Nicht allen Gefangenen aus jener Zeit gelang es wieder Fuss zu fassen. „Ich wurde mitten aus dem Studium gerissen und habe bis heute keinerlei Ausbildung“, berichtet Hamrouni Saber, der arbeitslos ist. Er war gerade einmal 20 Jahre alt, als er 1191 bei einer großen Razzia gegen die Islamisten der heute zweitstärksten Partei Tunesien, Ennahda, verhaftet und zu 15 Jahren Gefängnis verurteilt wurde. Saber wurde 2006 freigelassen und 2011, wie all die anderen amnestiert. „Sie haben uns zwar endlich die Arbeitserlaubnis gegeben, aber keiner kümmert sich darum, dass wir eine Ausbildung oder einen Job erhalten“, erklärt Saber, warum es seiner Ansicht nach mit der Amnestie alleine nicht getan ist.
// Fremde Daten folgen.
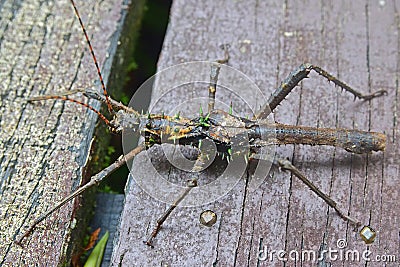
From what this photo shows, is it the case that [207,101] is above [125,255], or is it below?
above

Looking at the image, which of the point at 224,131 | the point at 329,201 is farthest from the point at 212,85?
the point at 329,201

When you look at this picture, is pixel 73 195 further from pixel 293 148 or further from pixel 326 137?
pixel 326 137

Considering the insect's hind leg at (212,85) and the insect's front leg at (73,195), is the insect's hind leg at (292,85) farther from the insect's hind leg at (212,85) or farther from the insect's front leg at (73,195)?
the insect's front leg at (73,195)

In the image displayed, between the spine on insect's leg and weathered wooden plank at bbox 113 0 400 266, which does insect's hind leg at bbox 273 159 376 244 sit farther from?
the spine on insect's leg

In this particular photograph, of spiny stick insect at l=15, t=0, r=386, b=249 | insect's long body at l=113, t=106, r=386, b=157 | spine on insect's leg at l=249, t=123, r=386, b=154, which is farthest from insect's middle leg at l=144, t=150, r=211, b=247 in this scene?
spine on insect's leg at l=249, t=123, r=386, b=154

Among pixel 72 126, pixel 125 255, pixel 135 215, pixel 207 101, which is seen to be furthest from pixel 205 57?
pixel 125 255

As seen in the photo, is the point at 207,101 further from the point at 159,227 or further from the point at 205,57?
the point at 159,227

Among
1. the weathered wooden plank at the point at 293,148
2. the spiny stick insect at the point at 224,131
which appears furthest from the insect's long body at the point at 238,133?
the weathered wooden plank at the point at 293,148
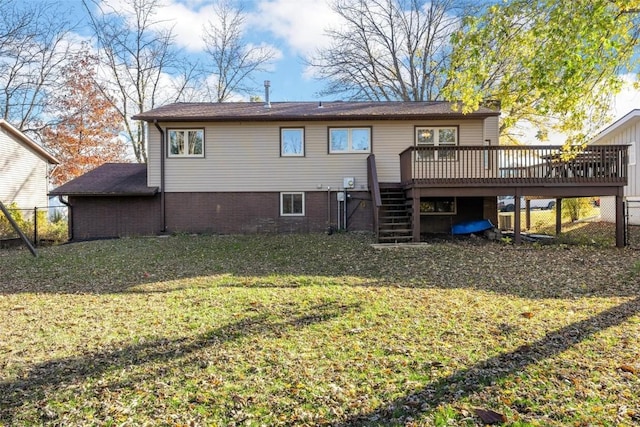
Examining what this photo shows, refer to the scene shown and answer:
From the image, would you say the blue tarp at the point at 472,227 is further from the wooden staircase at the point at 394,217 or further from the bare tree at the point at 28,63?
the bare tree at the point at 28,63

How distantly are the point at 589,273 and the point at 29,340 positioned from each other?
9.32 m

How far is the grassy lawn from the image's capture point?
2963 mm

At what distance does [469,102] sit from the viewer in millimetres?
7352

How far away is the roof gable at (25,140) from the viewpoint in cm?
1873

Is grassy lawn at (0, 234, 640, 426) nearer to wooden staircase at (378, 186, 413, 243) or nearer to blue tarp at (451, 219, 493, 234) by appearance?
wooden staircase at (378, 186, 413, 243)

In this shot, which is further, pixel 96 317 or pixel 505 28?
pixel 505 28

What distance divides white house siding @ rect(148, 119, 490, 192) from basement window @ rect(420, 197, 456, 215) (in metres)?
1.44

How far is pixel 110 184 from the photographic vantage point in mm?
14039

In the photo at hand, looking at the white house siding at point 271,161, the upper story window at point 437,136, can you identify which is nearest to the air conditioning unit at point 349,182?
the white house siding at point 271,161

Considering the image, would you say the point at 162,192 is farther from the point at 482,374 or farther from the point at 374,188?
the point at 482,374

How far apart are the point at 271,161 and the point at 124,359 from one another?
10.5 meters

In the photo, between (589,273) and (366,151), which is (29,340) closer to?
(589,273)

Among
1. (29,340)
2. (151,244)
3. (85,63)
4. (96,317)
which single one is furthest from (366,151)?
(85,63)

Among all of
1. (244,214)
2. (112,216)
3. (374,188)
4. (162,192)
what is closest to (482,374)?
(374,188)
„Alleine hier betreuen wir 1.800 ehemalige politische Gefangener“, berichtet die Vorsitzende der Internationalen Vereinigung zur Unterstützung Politischer Gefangener (AISPP), Saida Akrimi. Nach der Machtübernahme Ben Alis 1987 wurden 35.000 Islamisten aus dem Umfeld Ennahdas sowie rund 1.000 Linke und Gewerkschafter zu Haftstrafen verurteilt. „Nach den Anschlägen auf das World Trade Center in New York machte Ben Ali Jagd auf Salafisten“, berichtet Akrimi. Rund 3.500 wurden verhaftet und zu langjährigen Strafen verurteilt. Ben Ali sah in jedem eine Gefahr, der nach Ansicht der politischen Polizei zu orthodox gläubig war. Internetcafés wurden überwacht. Wer entsprechende Seiten anklickte, galt automatisch als Terrorist. Es handelte sich meist um Studenten. „Der Staat muss an all diesen Opfern Wiedergutmachung leisten“, fordert Akrimi. Dazu gehöre auch, dass die Täter verfolgt werden.
Das wird nicht leicht. Denn die Wahrheitskommission ist, obwohl sie bisher noch nicht einmal die eigentliche Untersuchungsarbeit aufgenommen hat, im Kreuzfeuer der Kritik. Der 88 Vorsitzende der Nidaa Tounes und mögliche Staatspräsident Béji Caïd Essebsi beschimpfte nach dem Sieg seiner Partei bei den Parlamentswahlen vergangenen Oktober die IVD als „Rachemaschinerie“ und kündigte an, die Kommission auflösen zu wollen. Er selbst ist 88 Jahre alt und war Innen- und Aussenminister unter dem ersten Präsidenten des unabhängigen Tunesien, Habib Bourguiba. Unter Ben Ali stand er eine Zeit lang dem völlig machtlosen Parlament vor und gehörte der Einheitspartei RCD an.
„Essebsi hat kein Interesse an der Aufarbeitung der Vergangenheit“, erklärt die IVD-Vorsitzende Bensedrine. „Er kann uns allerdings nicht so einfach auflösen, dazu bräuchte er eine Zwei-Drittel-Mehrheit im Parlament. Die wird er nicht bekommen“, ist sich Bensedrine sicher. Sie will die vier Jahre nutzen und vor nichts und niemandem Halt machen: „Auch nicht vor einem Staatspräsidenten“, wenn dies nötig sei.